My starting point is simple. The definition of ‘state’ or ‘modern state’ should derive from understanding the state as we know it today so that we can then reach back in time for the elements that produced its formation. My definition of ‘state’ is one that cannot be applied to any of the medieval territories that will now receive our attention.
The state was in an abstract sense correctly conceived (a better term might be ‘imagined’) by medieval scholars and political philosophers as the territorial unit for governance that was responsible for the pursuit and representation of ‘common good’ or ‘common utility’ summarised in a Latin term ‘status’. The relevance of medieval ‘status’ lies, for present purposes, in my conceptual distinction between ‘status’ and ‘rank’ and in the ways highly ranked individuals sought to justify their personal and discretionary authority with recourse to the writings of scholars and philosophers—lay and clerical—who devised doctrines for an underlying public utility of state. It is paradoxically true that medieval writings on status and related conceptions of public law as opposed to private law did eventually inform the thinking of post-medieval seventeenth and eighteenth century practitioners and ideologues during their more definitionally valid and genuinely articulated state formations. But in medieval times and in the most practical terms we must make do in the introductions with facts on the ground, i.e. with realities of governance rather than with doctrines and ideals.
Every state requires coexistence and functional interaction of three organisational spheres: administration, law, and representation. There were certain developments in medieval European governance that clearly were requisite for state formation. There was a large amount of formal law making, some original—based on local custom—but mostly as a direct outgrowth of previously codified Roman law. Law became more necessary than ever for maintaining and expanding the arrayed forms of rulership that characterised European polities. Similarly there were visible and recorded advances in administration which depended on writing and innovative methods of organising hierocratic and secular rulership. Advances in ‘representation’ were by comparison far more modest. In no shape or form can medieval societies be conceived as having progressed to the kinds of representation pioneered in the early modern polities. Yet in organisational terms representation certainly broke new ground in the middle ages. Therefore, in each administrative or legal or representational sphere there are to be found medieval formations of state-like features which demand attention.

[Given data]:
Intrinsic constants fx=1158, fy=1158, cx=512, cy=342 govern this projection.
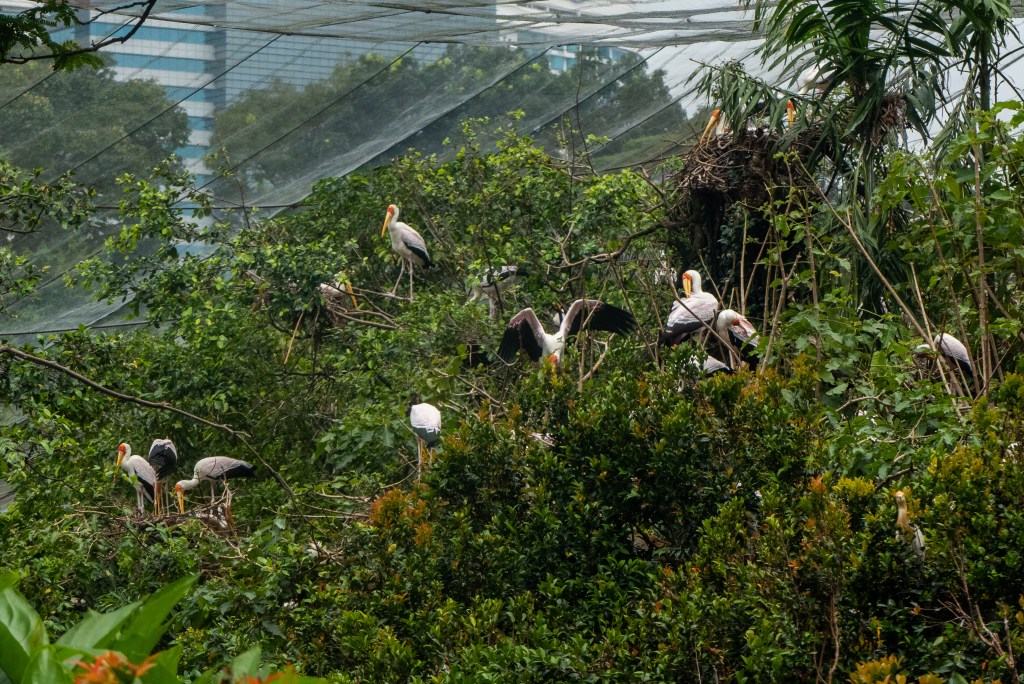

[Task instructions]: Print the entire passage on medieval state formation above, word for word.

[Reply to the exercise]:
My starting point is simple. The definition of ‘state’ or ‘modern state’ should derive from understanding the state as we know it today so that we can then reach back in time for the elements that produced its formation. My definition of ‘state’ is one that cannot be applied to any of the medieval territories that will now receive our attention.
The state was in an abstract sense correctly conceived (a better term might be ‘imagined’) by medieval scholars and political philosophers as the territorial unit for governance that was responsible for the pursuit and representation of ‘common good’ or ‘common utility’ summarised in a Latin term ‘status’. The relevance of medieval ‘status’ lies, for present purposes, in my conceptual distinction between ‘status’ and ‘rank’ and in the ways highly ranked individuals sought to justify their personal and discretionary authority with recourse to the writings of scholars and philosophers—lay and clerical—who devised doctrines for an underlying public utility of state. It is paradoxically true that medieval writings on status and related conceptions of public law as opposed to private law did eventually inform the thinking of post-medieval seventeenth and eighteenth century practitioners and ideologues during their more definitionally valid and genuinely articulated state formations. But in medieval times and in the most practical terms we must make do in the introductions with facts on the ground, i.e. with realities of governance rather than with doctrines and ideals.
Every state requires coexistence and functional interaction of three organisational spheres: administration, law, and representation. There were certain developments in medieval European governance that clearly were requisite for state formation. There was a large amount of formal law making, some original—based on local custom—but mostly as a direct outgrowth of previously codified Roman law. Law became more necessary than ever for maintaining and expanding the arrayed forms of rulership that characterised European polities. Similarly there were visible and recorded advances in administration which depended on writing and innovative methods of organising hierocratic and secular rulership. Advances in ‘representation’ were by comparison far more modest. In no shape or form can medieval societies be conceived as having progressed to the kinds of representation pioneered in the early modern polities. Yet in organisational terms representation certainly broke new ground in the middle ages. Therefore, in each administrative or legal or representational sphere there are to be found medieval formations of state-like features which demand attention.